CONSIGNE: D'après l'extrait sur la Commune de Paris, que Paris voulait-il être sous la Commune, plutôt que la capitale de la France ?

Au-delà du « régime cellulaire de la nationalité »
Notre drapeau est le drapeau de la République universelle
En écrivant que la Commune de Paris fut importante non par les idéaux qu’elle s’efforça d’atteindre mais par sa propre « existence en acte », Marx soulignait l’absence totale chez les insurgés d’un projet partagé sur la société à venir. La Commune, en ce sens, fut un laboratoire d’inventions politiques, improvisées sur place ou bricolées à partir de scénarios ou d’expressions du passé, repensés selon les besoins du moment, et nourris des désirs nés au cours des réunions populaires de la fin de l’Empire.
Menée sous le drapeau de la République universelle, l’insurrection dans la capitale a toujours résisté, en tant qu’événement et en tant qu’élément de la culture politique, à toute intégration fluide dans le récit national. Comme le dit des années après l’un de ses participants, la Commune fut avant tout « un acte audacieux d’internationalisme ». Sous la Commune, Paris ne voulait pas être la capitale de la France mais une collectivité autonome au sein d’une fédération universelle des peuples. Elle ne souhaitait pas être un État mais un des éléments, une des entités, d’une fédération de communes qui devait se développer à l’échelle internationale. Pourtant, chez les historiens, en dehors de l’allusion de rigueur aux nombreux étrangers, et aux personnalités étrangères notamment, parmi ses participants, l’originalité que constitua le caractère non nationaliste de la Commune n’a pas été reconnue. Et les traces de la manière dont cet aspect de son imaginaire politiquebpropre fut produit et mis en pratique sont difficilement perceptibles dans l’historiographie classique de cet événement, qui s’intéresse principalement aux manœuvres militaires et aux disputes et aux réalisations législatives de l’Hôtel de Ville.

Entrées de la collection:
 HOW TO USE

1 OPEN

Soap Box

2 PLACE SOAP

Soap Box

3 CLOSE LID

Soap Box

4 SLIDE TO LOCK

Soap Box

---

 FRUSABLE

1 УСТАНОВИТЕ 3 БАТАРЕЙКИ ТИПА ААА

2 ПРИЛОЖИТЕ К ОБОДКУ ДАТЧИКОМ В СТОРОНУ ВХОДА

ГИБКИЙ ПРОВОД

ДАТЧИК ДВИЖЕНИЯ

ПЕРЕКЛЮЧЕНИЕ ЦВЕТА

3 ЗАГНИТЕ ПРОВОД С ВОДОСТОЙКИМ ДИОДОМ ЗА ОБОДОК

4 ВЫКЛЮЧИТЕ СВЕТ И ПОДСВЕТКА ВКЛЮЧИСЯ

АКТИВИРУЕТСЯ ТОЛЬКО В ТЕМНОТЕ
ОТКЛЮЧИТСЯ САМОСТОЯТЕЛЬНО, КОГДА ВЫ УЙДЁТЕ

RÉPONSE ATTENDUE: Une collectivité autonome au sein d'une fédération universelle des peuples.